Miss Fisher was on her knees trying to open the safe when she was shot in the head. Cathcart was convicted of involuntary manslaughter. Madrigal was sentenced to death for aggravated murder, but his conviction was overturned on appeal. A new trial is scheduled for August.
In addition to aggravated murder, Cathcart is also charged with aggravated robbery and seven counts of kidnapping for allegedly holding employees of the Pacific CrabHouse Restaurant at gunpoint.
He was indicted last year after media interest in the 10-year anniversary of the crime provided new information, causing investigators to interview several witnesses again.
Tonya Carr, an attorney representing Cathcart, said in her opening statement that none of the employees were able to identify her client in 1995, and it was only after Madrigal became a suspect that investigators tried to link Cathcart to the Pacific CrabHouse robbery.
She also told the jurors that other former employees who were fired had motives to rob the restaurant.
Mr. Tammarine was one of three employees at the former restaurant who testified yesterday in the courtroom of Judge James Bates about the events of that night.
He said he was in the bar area when a gunman wearing a ski masked appeared and herded him and other employees into a rest room. He said he was shot in the leg when he didn't respond quickly enough.

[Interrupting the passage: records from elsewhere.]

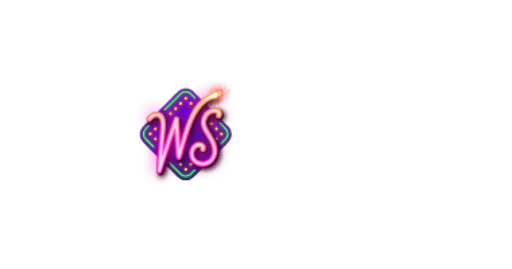 WinSpirit Casino Logo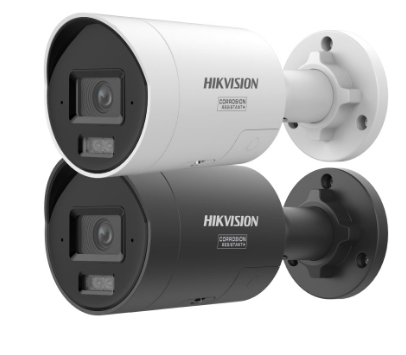 Hikvision DS-2CD2047G3-LI2UY/S(L)(RB) 4 MP Smart Hybrid Light with ColorVu Fixed Mini Bullet Network Camera - 2cd2047g3, audio, DS-2CD2047G3-LI2UY/S(L)(RB), DS-2CD2047G3-LI2UY/S(L)(RB) camera, Hikvision DS-2CD2047G3-LI2UY/S(L)(RB), Hikvision DS-2CD2047G3-LI2UY/S(L)(RB) camera, li2uy, light, stream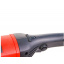 Машина угловая полировальная MPT 180 мм 1200 Вт 600-2700 об/мин Black and Red (MPO1203) Акимовка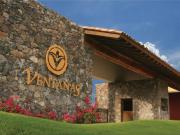Terreno en venta en Club de Golf Ventanas, San Miguel de...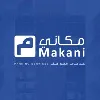 MakaniParking MakaniParking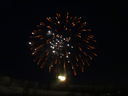 Filename=DSC01694.JPG
Filesize=168KiB
Dimensions=2048x1536
Date added=Feb 09, 2018 DSC01694.JPG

Mr. Tammarine pointed to Cathcart and identified him as the man who shot him during the robbery.
He said he picked out Cathcart in a photo array during an interview with Maumee police about a year after the robbery, and told a detective then he was "99 percent" sure that Cathcart did it.
He said he again recognized Cathcart as the gunman when he appeared in the media in connection with the KFC shooting, causing him to call police. He said he told detectives Cathcart exhibited the same gait, build, and facial features as the man who robbed the restaurant. "There is no doubt that is him," he said.
The jurors also heard from Amy Malek, a waitress. She said the gunman who forced her and the others into a bathroom demanded a cell phone, as though he knew one could be located. She said at that time, a cell phone was relatively rare.